You're freaking right I love to cook! I thought I'd start sharing some great recipes I've come up with in numerous attempts to replicate delicious Korean meals I've consumed. Maangchi is great, but sometimes browsing through the local supermarket and trying some new stuff out is equally successful. Sometimes.

When we were in Jejudo, we had the most delicious soup ever. It tasted like a piece of home. The only hint that we were even eating Korean food (aside from the fact that we walked into a blatantly Korean restaurant) was the sprinkling of gim (pronounced "kim"), or dried seaweed over the top of the soup. I'm not a huge fan of gim, so I tend to leave it out of this recipe, but feel free to add as much as you like (taking into consideration how it may alter the taste).
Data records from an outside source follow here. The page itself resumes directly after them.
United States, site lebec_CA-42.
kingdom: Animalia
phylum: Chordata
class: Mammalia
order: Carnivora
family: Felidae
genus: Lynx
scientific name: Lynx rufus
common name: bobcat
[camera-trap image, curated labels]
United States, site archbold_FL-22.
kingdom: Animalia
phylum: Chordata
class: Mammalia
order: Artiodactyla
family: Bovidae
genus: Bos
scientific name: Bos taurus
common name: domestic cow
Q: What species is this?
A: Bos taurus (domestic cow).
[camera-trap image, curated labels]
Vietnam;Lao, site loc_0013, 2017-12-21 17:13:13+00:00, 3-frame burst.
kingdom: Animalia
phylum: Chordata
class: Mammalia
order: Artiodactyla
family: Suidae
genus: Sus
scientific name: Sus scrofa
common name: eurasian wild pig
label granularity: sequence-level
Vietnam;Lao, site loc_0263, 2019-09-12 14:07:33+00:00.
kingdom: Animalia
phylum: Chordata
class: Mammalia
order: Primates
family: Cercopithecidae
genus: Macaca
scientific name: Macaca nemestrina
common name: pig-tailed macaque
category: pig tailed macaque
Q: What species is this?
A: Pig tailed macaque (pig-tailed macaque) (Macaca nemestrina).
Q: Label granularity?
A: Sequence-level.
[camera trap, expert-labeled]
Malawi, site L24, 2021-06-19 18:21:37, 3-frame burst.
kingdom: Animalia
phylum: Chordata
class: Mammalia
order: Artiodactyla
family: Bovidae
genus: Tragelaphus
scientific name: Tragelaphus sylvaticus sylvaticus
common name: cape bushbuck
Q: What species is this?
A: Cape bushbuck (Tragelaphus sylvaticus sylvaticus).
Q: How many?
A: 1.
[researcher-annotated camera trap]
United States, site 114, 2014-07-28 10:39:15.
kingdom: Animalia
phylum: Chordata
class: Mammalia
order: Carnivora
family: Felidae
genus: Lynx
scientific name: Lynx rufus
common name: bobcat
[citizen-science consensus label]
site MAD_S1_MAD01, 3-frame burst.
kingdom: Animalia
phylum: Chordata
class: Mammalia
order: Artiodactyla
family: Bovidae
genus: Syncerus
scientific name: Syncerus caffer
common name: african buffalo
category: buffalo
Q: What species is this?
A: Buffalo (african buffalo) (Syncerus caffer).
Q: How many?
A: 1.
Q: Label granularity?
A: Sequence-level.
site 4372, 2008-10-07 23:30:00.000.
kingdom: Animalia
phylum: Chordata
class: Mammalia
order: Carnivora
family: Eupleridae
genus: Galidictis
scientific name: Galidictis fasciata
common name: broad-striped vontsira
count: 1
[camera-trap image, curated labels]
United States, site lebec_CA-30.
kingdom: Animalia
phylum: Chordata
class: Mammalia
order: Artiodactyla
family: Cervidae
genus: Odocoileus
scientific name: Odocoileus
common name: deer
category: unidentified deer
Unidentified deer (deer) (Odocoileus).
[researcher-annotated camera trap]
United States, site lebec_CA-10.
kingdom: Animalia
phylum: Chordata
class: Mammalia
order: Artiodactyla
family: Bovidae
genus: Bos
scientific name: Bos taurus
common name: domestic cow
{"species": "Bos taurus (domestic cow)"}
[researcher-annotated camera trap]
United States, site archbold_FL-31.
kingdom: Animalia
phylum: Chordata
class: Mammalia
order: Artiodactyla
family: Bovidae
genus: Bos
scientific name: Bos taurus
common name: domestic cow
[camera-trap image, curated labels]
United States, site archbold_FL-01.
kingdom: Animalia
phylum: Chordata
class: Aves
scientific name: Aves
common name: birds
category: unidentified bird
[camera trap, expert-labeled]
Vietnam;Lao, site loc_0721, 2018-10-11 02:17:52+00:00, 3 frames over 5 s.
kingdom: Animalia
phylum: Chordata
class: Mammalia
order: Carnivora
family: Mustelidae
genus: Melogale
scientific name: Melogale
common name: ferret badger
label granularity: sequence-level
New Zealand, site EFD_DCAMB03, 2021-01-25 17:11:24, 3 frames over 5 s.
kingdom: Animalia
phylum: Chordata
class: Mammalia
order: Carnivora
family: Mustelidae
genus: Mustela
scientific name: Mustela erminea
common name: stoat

Anyway, after eating this amazing soup I was determined to find a similar restaurant in Suwon. I couldn't (if you know one, please tell me!) but one day I was wondering what to do with some leftover chicken broth and the idea for this soup came into my head. I explained the soup to one of my Korean friends and she said the name is Kalguksu. Perfect. So here is what I found about Kalguksu on Wikipedia:

"The broth for kalguksu is usually made with dried anchovies, shellfish, and kelp. In order to obtain a rich, umami flavor, the ingredients should be simmered for many hours. Added to this broth are soft noodles and various vegetables, most often zucchini and potatoes."

Many hours? As if. My version takes about half an hour and Patrick says it tastes better than the one we had in Jeju. And I don't use anchovies or kelp in my broth. Here's the recipe!

Janine's Kalguksu

You will need:

- One whole chicken, cut into parts (you can get one already cut up at your local supermarket for, like, five bucks)

- Two Potatoes, peeled and cubed

- Half a zuchinni, sliced and halved

- One onion, roughly chopped

- Store bought hand rolled noodles (they're in the refridgerated section of your local supermarket)

- Two packages of stock seasoning (found in the salt section of your supermarket)

- Lot's and lot's of pepper

That's it! Your ready to cook! Here are the directions:

First you need to make the stock. Fill a large pot (like, as big as possible) with tap water, and don't worry because it will boil and all the bad stuff in the tap water will go away. Then, add the chicken parts, the onion and the stock seasoning (the seasoning comes in a package filled with "tubes" of seasoning. Almost like the yoghurt tubes kids like to eat, and there's a picture of a big, uncooked steak on all of the packages. You can't miss it.). You want to bring the pot to a boil, and then turn down the heat and simmer for at least 20 minutes.

When the chicken is cooked through (no more pink), take it out of the stock and pick all the meat from the bones. Keep the chicken meat in a bowl for now, and put the bones and skin back in the pot to simmer for awhile longer.

Meanwhile, chop and wash all of your vegetables. When this is done, take a strainer (collander) and put all of the broth through, catching all of the bones, skin and pieces of onion from the stock. We don't want any of that stuff in our soup!

Keep the broth down to a simmer and add your potatoes and zuchinni. Let simmer for about five to ten minutes, then add the chicken and the noodles. Simmer for an additional five minutes. Add a liberal amount of pepper. They give you pepper at kalguksu restaurants and it really adds depth to the broth. When the noodles look done, your soup is finished! At this point you can feel free to garnish with a bit of gim or green onion or both! I don't even add garnish to mine, this soup is amazing on its own.